## Yapılacaklar
1. Eğitim sistemi üzerine metni iki cümleyle özetler misin?
2. Eğitim sistemi üzerine metni kaldığı yerden sürdürür müsün?

Türkiye'de maalesef, çok farklı zekalara, ilgilere ve yeteneklere sahip çocuklar bir arada aynı sınıflarda eğitim görmektedir. Ondan sonra yetkililer soruyor? ; “LYS'de neden bu kadar öğrenci sıfır puan aldı, Üniversite sınavında neden bu kadar öğrenci başarısız oldu” diye.

Eğitim sistemimiz, özellikle de ilköğretim seviyesindeki ve okul öncesi eğitim yeniden ele alınmalı ve bu konuda çalışmalar yapılmalıdır. Bu çalışmalara velilerde dahil edilmeli, çocuğunun potansiyelini, yeteneklerini ve kabiliyetlerini önceden bilmeli, çocuk anne babasının istediği okulu ve mesleği değil, kendi istediği mesleği seçmelidir.

## Veri Kümesi
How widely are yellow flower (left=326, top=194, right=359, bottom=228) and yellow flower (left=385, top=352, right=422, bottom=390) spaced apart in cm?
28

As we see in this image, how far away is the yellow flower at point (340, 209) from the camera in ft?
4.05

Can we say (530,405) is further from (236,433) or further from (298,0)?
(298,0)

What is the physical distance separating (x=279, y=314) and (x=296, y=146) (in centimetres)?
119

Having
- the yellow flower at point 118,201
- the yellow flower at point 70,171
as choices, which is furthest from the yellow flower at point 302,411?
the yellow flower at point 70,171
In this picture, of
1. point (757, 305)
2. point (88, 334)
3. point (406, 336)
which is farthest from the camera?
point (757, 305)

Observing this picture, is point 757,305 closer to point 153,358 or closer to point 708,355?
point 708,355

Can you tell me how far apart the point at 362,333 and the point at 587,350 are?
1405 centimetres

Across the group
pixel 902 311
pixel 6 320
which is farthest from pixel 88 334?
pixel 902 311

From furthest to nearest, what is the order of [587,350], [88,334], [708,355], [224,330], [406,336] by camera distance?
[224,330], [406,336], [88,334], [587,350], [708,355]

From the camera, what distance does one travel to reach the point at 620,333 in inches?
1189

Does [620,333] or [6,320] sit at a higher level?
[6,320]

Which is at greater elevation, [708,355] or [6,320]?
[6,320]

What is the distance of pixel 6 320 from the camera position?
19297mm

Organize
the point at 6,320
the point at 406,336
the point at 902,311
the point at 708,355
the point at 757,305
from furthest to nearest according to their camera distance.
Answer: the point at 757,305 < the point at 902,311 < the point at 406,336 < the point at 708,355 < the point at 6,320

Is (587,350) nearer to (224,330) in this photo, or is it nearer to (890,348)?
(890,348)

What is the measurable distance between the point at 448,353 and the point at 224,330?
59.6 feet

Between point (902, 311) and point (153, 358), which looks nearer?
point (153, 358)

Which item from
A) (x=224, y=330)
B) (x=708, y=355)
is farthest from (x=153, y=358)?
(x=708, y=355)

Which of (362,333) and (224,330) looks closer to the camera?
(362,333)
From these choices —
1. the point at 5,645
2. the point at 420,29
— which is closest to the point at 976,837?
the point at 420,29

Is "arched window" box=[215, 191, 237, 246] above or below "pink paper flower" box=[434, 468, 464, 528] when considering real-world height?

## Verilen Yanıtlar
1. Türkiye'de çok farklı zekâ, ilgi ve yeteneklere sahip çocuklar aynı sınıflarda eğitim görüyor, yetkililer ise LYS'de neden bu kadar öğrencinin sıfır puan aldığını ve üniversite sınavında neden başarısız olduğunu soruyor. Özellikle ilköğretim ve okul öncesi eğitim yeniden ele alınmalı, bu çalışmalara veliler de dahil edilmeli ve çocuk, anne babasının istediği okulu ve mesleği değil, kendi istediği mesleği seçmelidir.

2.
Seviye sınıfları yapılırken, akademik potansiyeli olan çocuklar bir sınıfa, sporcu, müzisyen, v.b potansiyelleri olan çocuklar başka sınıflara alınmalıdır. Bazen aynı zeka türüne sahip çocuklar bir sınıfta olsalar bile seviye farkından veya çocukların ders çalışmamasından dolayı başarısız olunabilmektedir. Bu tür çocuklar, başarı gösterdikleri sürece üst seviye sınıflarında tutulmalı, başarısı düştükçe alt sınıflara kaydırılmalıdır. Bu, kendi içinde hem ödül hem de ceza içeren bir sistemdir. Alt seviye sınıflarındaki çocuklarda başarı gösterdikleri sürece, üst seviye sınıflarına kaydırılabilirler. Böylece, başarıyı tetikleyen dinamik bir sistem ortaya çıkmış olur.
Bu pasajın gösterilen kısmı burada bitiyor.